Reporting Jeff Gilbert
Filed underAuto, Autos, Autos News, Business, Daily J PM, Local, News, Radio.com - News, Syndicated Local, Syndication
SANTA MONICA, CA (WWJ) — A new study shows that men and women—as a rule—have very different vehicle preferences.
“Female car buyers really gravitated toward smaller, more fuel-efficient cars and crossovers,” said Kristen Andersson, Senior Analyst at TrueCar.com, which did the study. “It was the complete opposite for male buyers, who preferred either a fast and sporty vehicle with distinctive curb appeal or a big vehicle, like a large truck or SUV.”
The most mach brand was Ferrari. Mini topped the list for women buyers. The full study can be found by following this link.
There have been some changes compared to surveys done in previous years.
“A lot of the brands that have been more dramatically skewed toward male preference are now less so,” said Jesse Toprak, TrueCar.com’s vice president of Market Intelligence. “Those are mostly the domestic brands.”

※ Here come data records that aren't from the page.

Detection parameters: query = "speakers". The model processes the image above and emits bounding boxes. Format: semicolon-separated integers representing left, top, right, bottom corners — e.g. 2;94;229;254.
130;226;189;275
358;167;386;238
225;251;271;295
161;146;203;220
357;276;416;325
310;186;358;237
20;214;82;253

That could be good news, because women previously had been more attracted to import brands.
Toprak said it’s generally helpful for brands to have a close balance between male and female buyers. When a brand becomes thought of as too feminine or too masculine, Toprak says it could hurt sales.
“A brand or model can become too polarizing,” he said. “That’s a good news or bad news scenario for automakers. You want to get attention from certain groups. But when you do that, you might turn the rest of the groups off.”
The Volvo S40 was the individual car that appealed most to women. That’s a list that had been lead by the Volkswagen Beetle. But the Beetle has been redone for 2012 and that imbalance was taken into account.
“They change the design to be a little more aggressive” he said. “They have a black version. There’s actually a version that’s quite masculine looking.”